USC’s offense fell flat this year, but their defense was an even bigger problem. No. 1 Notre Dame is known for playing tough defense, but their offense was able to do enough to defeat USC’s below average defense. Notre Dame started the season unranked and finished No. 1. USC started the season No. 1 and finished unranked. Photo by Jeff Lewis
USC lost to both UCLA and Notre Dame in the same season for the first time since 1995, they were 0-4 against top 25 teams, they will be the first preseason No. 1 team to finish unranked since 1964, and their five losses are the most by a preseason No. 1 team ever (Mississippi in 1964 also had five losses). Graphic from ESPN.com
USC did not live up to any of their expectations.
This year’s USC Trojans football team had all the makings of a Hollywood blockbuster.
They had the high-profile director in Lane Kiffin. They had the charismatic leading man in Heisman Trophy contender Matt Barkley. They had a supporting cast filled with five-star and four-star talent, headlined by Robert Woods (Serra High School) and Marqise Lee (Serra High School). There was even a captivating storyline: fresh off a two-year postseason ban imposed by the big, bad NCAA, USC was the top-ranked team in the country and poised to win it all.
And yet, things didn’t go according to the script. Instead of preparing for the conference championship as a mere formality to the BCS title game, the preseason-favorite Trojans are at home, at 7-5, and wondering how they let it all slip away.
Well, No. 1 teams don’t go 0-4 against ranked opponents. No. 1 teams don’t finish the season outside of the polls. No. 1 teams don’t go bowling in West Texas.
All of which begs the question, were the Trojans really that good to begin with?
Perhaps the answer to this could best be gleaned from the press conference after Saturday’s regular season finale.
“They got a bunch of really good seniors and you could see their leadership today,” Kiffin said of Notre Dame after Saturday’s 22-13 loss.
That pretty much says it all.
For all of USC’s talent, for all of the record-setting individual performances, for all of the stratospheric hype, it doesn’t mean anything if the leaders can’t get it done.
This extends beyond the players on the field, like team captains Barkley and T.J. McDonald, who both risked their NFL draft stock for a shot at collegiate infamy. This disastrous season has as much to do with the men wearing the headsets as it does the men wearing the helmets.

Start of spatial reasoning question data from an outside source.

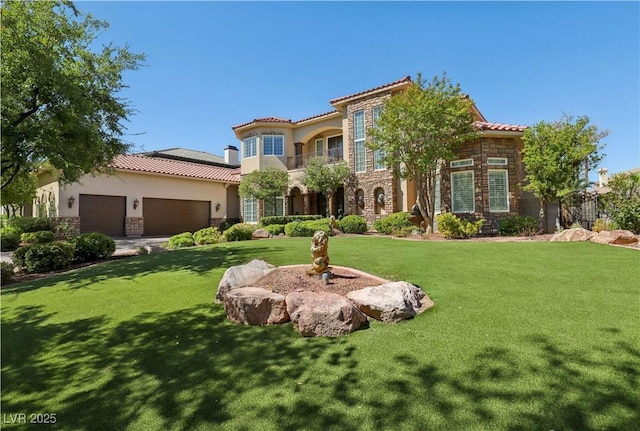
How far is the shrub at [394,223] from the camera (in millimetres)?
16766

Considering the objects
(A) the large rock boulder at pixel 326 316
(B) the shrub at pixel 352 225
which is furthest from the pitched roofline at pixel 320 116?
(A) the large rock boulder at pixel 326 316

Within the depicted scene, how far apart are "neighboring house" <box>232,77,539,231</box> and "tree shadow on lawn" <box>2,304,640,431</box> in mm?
13350

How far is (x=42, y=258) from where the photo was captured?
10477 mm

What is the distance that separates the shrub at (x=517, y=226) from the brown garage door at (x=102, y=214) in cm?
2209

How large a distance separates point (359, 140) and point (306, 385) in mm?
18566

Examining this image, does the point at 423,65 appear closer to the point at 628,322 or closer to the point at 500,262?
the point at 500,262

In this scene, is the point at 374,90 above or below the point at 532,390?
above

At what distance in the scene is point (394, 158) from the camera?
1616 cm

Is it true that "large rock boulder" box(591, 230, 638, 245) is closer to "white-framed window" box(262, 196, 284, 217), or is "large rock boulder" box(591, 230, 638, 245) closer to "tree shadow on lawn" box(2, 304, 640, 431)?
"tree shadow on lawn" box(2, 304, 640, 431)

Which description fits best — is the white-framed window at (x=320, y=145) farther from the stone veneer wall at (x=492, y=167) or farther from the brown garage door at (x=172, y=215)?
the stone veneer wall at (x=492, y=167)

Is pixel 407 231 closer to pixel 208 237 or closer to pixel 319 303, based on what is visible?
pixel 208 237

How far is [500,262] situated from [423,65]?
11704 millimetres

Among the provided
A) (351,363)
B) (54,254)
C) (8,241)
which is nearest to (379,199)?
(54,254)

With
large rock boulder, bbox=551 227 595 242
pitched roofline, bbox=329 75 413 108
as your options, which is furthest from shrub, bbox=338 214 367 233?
large rock boulder, bbox=551 227 595 242
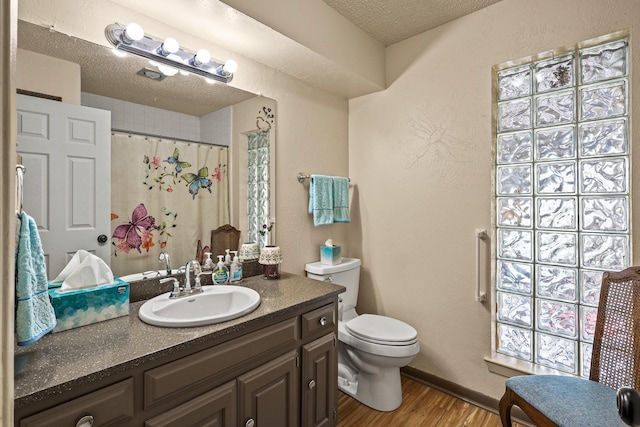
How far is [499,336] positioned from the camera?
1996 millimetres

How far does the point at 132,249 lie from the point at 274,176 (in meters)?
0.93

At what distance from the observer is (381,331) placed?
198cm

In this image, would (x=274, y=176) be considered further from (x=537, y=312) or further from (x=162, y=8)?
(x=537, y=312)

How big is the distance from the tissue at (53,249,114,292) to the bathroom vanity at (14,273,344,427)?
6.4 inches

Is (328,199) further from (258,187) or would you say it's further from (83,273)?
(83,273)

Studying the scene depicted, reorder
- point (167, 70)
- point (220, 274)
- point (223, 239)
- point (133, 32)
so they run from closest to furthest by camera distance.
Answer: point (133, 32) < point (167, 70) < point (220, 274) < point (223, 239)

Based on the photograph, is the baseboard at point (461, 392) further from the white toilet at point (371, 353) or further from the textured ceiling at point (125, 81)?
Result: the textured ceiling at point (125, 81)

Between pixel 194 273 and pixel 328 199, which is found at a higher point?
pixel 328 199

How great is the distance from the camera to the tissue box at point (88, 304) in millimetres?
1104

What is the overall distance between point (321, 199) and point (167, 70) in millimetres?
1208

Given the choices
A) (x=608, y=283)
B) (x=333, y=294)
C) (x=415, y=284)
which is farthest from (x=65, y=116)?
(x=608, y=283)

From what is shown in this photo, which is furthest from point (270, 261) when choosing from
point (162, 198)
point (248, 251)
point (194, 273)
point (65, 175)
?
point (65, 175)

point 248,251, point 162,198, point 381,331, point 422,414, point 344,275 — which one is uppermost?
point 162,198

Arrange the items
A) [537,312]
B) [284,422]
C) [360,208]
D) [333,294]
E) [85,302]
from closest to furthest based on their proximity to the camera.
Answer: [85,302]
[284,422]
[333,294]
[537,312]
[360,208]
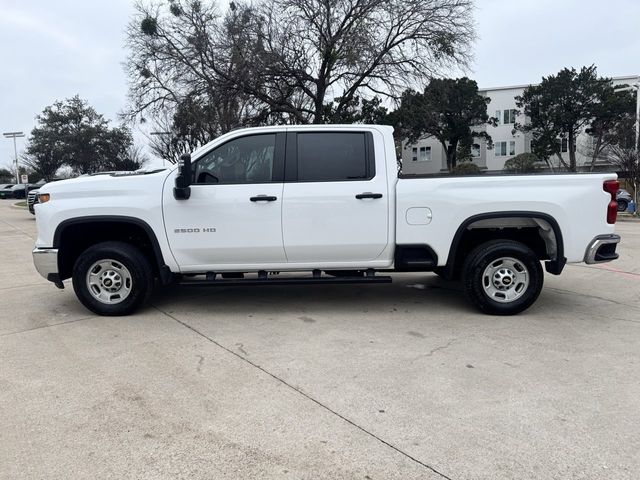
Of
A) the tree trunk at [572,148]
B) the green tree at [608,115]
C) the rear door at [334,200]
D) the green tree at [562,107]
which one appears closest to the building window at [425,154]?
the green tree at [562,107]

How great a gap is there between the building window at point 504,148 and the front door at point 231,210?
202 feet

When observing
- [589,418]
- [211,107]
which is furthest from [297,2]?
[589,418]

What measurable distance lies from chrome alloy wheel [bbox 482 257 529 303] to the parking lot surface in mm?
270

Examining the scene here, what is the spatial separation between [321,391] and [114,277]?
3.00 m

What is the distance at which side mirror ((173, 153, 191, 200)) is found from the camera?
17.3 feet

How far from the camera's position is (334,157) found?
18.5ft

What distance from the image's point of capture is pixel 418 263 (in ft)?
18.3

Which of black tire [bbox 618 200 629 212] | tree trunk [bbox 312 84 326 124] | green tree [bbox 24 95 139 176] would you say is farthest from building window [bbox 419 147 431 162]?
tree trunk [bbox 312 84 326 124]

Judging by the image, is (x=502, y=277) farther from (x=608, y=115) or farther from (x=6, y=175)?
(x=6, y=175)

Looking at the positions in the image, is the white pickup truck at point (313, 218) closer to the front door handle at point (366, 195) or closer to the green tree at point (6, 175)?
the front door handle at point (366, 195)

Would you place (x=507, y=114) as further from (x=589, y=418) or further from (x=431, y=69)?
(x=589, y=418)

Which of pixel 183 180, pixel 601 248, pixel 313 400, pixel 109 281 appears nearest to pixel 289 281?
pixel 183 180

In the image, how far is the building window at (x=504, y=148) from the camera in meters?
62.0

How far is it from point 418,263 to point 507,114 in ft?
203
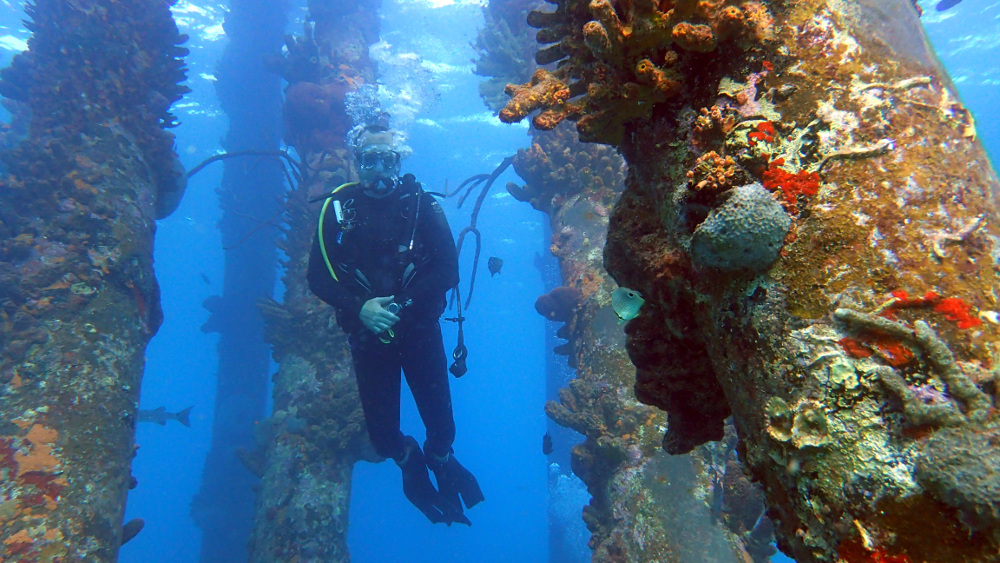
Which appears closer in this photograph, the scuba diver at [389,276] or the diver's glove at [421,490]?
the scuba diver at [389,276]

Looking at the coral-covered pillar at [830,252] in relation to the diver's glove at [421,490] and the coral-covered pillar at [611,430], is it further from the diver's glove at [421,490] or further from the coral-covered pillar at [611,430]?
the diver's glove at [421,490]

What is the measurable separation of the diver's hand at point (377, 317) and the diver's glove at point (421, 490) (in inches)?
101

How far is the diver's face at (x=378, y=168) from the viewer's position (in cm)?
606

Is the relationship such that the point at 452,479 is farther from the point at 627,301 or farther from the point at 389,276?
the point at 627,301

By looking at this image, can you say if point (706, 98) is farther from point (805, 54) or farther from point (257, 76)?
point (257, 76)

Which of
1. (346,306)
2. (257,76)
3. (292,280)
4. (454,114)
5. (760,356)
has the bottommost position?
(760,356)

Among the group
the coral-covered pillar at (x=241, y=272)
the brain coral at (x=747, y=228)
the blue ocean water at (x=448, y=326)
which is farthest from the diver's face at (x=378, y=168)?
the coral-covered pillar at (x=241, y=272)

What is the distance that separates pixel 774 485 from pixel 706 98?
1.52 meters

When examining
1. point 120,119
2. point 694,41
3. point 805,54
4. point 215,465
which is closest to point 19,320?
point 120,119

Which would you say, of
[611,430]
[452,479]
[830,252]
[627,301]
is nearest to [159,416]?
[452,479]

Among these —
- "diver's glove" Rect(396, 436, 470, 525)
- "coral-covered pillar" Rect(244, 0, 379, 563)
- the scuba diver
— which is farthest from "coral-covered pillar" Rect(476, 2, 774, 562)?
"coral-covered pillar" Rect(244, 0, 379, 563)

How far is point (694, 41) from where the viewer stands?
65.1 inches

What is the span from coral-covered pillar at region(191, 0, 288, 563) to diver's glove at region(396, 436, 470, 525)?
8.23 meters

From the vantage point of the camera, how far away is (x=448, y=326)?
60.0 metres
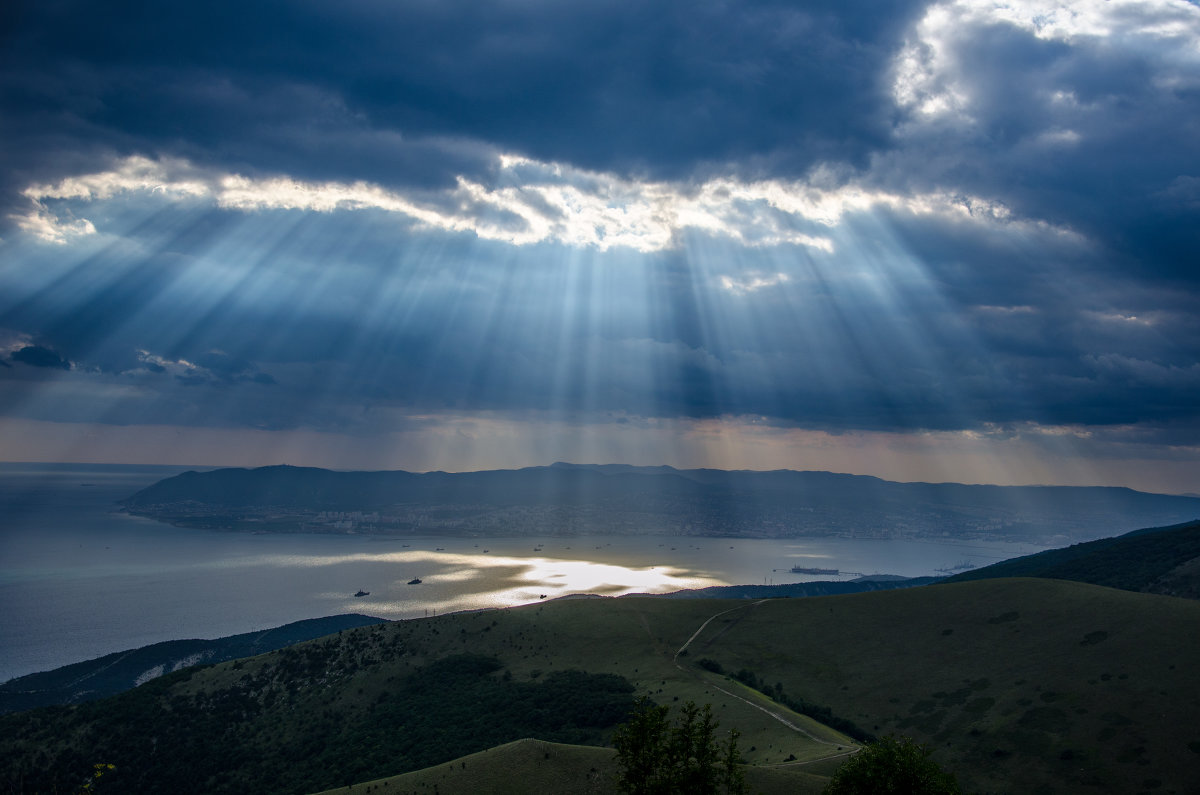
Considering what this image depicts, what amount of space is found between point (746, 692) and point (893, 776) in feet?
137

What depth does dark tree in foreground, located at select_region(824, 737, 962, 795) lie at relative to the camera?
103ft

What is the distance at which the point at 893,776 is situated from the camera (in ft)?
104

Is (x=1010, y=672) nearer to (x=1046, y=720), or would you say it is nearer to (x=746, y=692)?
(x=1046, y=720)

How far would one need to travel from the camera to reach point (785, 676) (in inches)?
3204

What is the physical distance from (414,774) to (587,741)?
20.1 metres

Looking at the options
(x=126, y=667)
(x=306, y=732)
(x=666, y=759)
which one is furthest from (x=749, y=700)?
(x=126, y=667)

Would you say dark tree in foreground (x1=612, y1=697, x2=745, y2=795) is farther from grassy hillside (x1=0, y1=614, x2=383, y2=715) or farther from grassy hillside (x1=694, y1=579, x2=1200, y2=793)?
grassy hillside (x1=0, y1=614, x2=383, y2=715)

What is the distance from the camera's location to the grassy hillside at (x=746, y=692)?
176 ft

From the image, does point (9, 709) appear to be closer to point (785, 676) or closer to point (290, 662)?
point (290, 662)

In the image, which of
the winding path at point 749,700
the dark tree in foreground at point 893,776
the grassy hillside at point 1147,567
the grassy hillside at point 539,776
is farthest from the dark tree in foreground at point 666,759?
the grassy hillside at point 1147,567

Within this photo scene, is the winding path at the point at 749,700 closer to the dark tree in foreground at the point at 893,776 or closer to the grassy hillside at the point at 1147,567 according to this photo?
the dark tree in foreground at the point at 893,776

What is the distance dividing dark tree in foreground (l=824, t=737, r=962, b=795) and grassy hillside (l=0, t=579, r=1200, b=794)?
827 centimetres

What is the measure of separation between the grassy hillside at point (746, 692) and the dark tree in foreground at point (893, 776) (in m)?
8.27

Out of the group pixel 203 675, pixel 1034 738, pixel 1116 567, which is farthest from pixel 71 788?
pixel 1116 567
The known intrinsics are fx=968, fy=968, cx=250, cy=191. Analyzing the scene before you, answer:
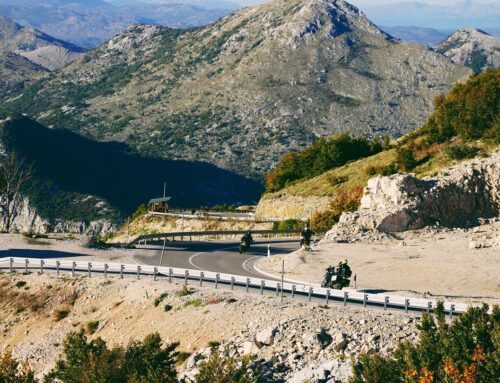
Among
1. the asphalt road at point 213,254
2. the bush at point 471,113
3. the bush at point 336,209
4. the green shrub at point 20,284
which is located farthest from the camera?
the bush at point 471,113

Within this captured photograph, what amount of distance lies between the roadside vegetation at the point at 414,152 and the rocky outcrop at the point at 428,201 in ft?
15.1

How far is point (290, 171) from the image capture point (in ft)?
390

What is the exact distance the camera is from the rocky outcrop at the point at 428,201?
74.9m

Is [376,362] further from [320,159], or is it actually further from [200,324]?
[320,159]

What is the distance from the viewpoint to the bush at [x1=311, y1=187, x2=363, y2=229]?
8775 centimetres

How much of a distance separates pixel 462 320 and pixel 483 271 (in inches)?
920

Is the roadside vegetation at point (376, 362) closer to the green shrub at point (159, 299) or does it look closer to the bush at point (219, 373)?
the bush at point (219, 373)

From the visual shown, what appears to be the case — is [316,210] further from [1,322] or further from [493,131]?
[1,322]

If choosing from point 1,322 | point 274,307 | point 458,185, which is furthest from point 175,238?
point 274,307

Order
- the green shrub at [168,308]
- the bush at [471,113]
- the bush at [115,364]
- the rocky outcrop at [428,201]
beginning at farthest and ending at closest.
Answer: the bush at [471,113] → the rocky outcrop at [428,201] → the green shrub at [168,308] → the bush at [115,364]

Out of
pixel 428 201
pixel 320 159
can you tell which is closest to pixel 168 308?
pixel 428 201

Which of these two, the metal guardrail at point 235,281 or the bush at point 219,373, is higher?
the metal guardrail at point 235,281

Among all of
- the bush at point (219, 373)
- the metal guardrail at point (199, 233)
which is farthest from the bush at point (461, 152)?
the bush at point (219, 373)

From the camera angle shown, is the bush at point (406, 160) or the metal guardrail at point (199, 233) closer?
the metal guardrail at point (199, 233)
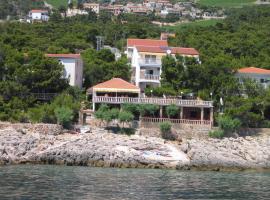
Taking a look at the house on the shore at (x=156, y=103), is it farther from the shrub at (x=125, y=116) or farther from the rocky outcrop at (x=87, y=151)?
the rocky outcrop at (x=87, y=151)

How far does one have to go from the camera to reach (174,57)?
176 ft

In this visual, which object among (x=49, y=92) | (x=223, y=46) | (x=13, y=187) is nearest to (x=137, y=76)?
(x=49, y=92)

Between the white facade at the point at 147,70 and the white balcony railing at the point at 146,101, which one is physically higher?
the white facade at the point at 147,70

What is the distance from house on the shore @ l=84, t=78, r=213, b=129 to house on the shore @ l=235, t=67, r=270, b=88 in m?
5.64

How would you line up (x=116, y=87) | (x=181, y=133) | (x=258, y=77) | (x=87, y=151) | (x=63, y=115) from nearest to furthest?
(x=87, y=151) < (x=63, y=115) < (x=181, y=133) < (x=116, y=87) < (x=258, y=77)

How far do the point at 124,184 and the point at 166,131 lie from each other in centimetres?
1422

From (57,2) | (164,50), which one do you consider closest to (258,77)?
(164,50)

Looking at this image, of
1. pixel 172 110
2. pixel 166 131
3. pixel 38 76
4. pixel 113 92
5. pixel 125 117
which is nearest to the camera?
pixel 125 117

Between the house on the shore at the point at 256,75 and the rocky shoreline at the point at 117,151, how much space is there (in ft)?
30.6

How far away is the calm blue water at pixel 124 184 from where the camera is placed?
3008 cm

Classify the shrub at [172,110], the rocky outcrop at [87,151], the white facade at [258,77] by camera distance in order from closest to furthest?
the rocky outcrop at [87,151]
the shrub at [172,110]
the white facade at [258,77]

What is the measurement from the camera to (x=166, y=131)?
47531mm

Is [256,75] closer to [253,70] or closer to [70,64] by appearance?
[253,70]

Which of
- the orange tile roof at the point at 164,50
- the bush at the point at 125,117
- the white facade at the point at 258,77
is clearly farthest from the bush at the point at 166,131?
the orange tile roof at the point at 164,50
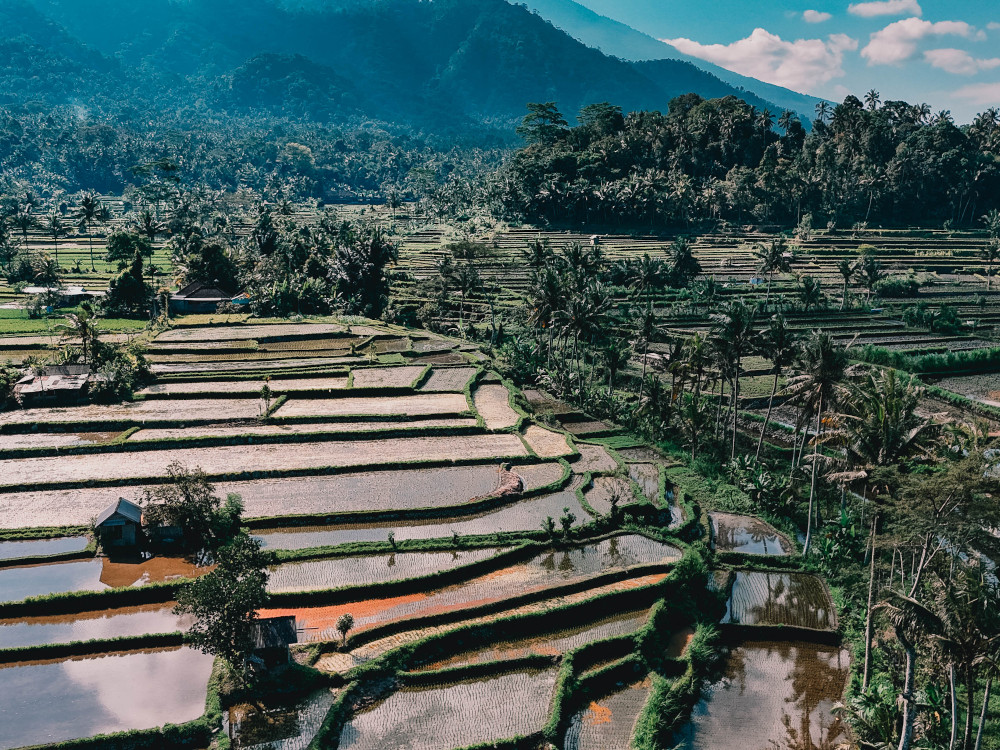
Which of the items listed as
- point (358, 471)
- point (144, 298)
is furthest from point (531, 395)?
point (144, 298)

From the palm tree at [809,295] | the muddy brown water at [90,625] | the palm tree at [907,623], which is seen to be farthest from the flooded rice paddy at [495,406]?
the palm tree at [809,295]

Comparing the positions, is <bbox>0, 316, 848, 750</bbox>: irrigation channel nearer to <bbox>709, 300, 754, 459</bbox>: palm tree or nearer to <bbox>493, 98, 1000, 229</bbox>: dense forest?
<bbox>709, 300, 754, 459</bbox>: palm tree

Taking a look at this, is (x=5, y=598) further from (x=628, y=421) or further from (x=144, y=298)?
(x=144, y=298)

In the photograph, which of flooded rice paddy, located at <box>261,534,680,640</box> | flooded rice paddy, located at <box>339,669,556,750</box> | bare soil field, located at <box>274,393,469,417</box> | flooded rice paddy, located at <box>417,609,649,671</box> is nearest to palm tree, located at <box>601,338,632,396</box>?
bare soil field, located at <box>274,393,469,417</box>

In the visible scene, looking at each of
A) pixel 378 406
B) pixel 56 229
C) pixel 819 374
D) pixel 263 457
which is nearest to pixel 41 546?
pixel 263 457

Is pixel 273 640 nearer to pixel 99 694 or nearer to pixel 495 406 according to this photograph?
pixel 99 694

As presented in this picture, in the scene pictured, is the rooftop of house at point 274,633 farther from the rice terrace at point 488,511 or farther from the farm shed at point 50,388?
the farm shed at point 50,388
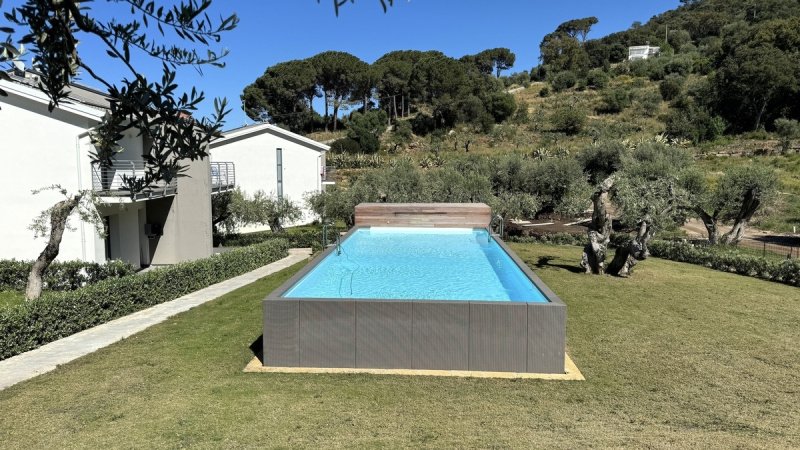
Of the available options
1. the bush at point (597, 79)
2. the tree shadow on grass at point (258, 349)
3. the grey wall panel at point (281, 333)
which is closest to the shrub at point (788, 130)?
the bush at point (597, 79)

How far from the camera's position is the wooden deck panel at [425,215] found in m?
23.0

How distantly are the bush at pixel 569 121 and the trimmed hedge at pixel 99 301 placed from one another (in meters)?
51.1

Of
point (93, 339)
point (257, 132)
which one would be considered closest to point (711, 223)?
point (93, 339)

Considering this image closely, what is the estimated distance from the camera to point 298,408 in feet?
24.2

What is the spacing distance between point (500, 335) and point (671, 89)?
229 ft

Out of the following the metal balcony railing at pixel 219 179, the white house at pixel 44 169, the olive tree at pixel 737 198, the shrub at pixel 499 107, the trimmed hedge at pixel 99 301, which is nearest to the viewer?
the trimmed hedge at pixel 99 301

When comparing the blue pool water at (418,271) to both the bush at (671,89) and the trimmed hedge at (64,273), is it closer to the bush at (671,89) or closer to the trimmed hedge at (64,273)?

As a head coach, Kiffin has not delivered. Granted the loss of Matt Kalil to the NFL and the injury of center Khaled Holmes on the offensive line sparked the domino effect of unfavorable mismatches leading to increased pressure on Barkley leading to more mistakes, Kiffin is supposed to overcome this. That’s why he makes $4 million a year.
Adding insult to injury is the lack of discipline shown by this team, as evidenced by their 8.5 penalties per game, fifth most in the country. Combine that with Kiffin’s questionable play calling, and one wonders why AD Pat Haden reportedly assured Kiffin of his job security prior to the UCLA game, a game the team proceeded to lose.
As a defensive coordinator, Kiffin’s father, Monte, has done even worse than his son. In his three years the defense has ranked no higher than 53rd in the country. This year against the spread offenses of Oregon and Arizona, the Trojans surrendered at least 600 total yards to each.
It remains to be seen if the elder Kiffin will return. For this team to get better, though, a change has to be made.
The addition of Silas Redd was supposed to give USC a two-headed monster in the backfield. Redd and Curtis McNeal (Venice High School) had each eclipsed 1,000 yards rushing a season ago. Instead, the team produced just as many rushing touchdowns as last year (12), and only 91 more rushing yards. Neither Redd nor McNeal rushed for more than 820 yards.
The Trojans are not a power running team, and it showed on their goal line failure against the Irish. Under Kiffin, USC’s red zone efficiency has dropped each of the past three years: from 83 percent in 2010, to 80 percent in 2011, to 77 percent in 2012.
With Barkley and McDonald headed to the pros, and juniors Woods and Nickell Robey possibly joining them, next year’s squad will need some new leadership, but they won’t have to look far.
“[I] definitely got a lot of great experience out there today, against a great defense,” quarterback Max Wittek said of his first career start.
The redshirt freshman had the kind of performance one would expect from a guy who’s never started before in college at the game’s most important position, throwing two interceptions and missing receivers. Yet with his arm strength, and an off-season of first team reps, there is reason for optimism.
Despite being in the midst of scholarship limits, USC still seems poised to finish with a top recruiting class. And while a national championship doesn’t seem likely, maybe next year’s incoming class, along with the returning players, and possibly a new defensive scheme, can provide better results.
Because in this town, another bomb simply won’t do.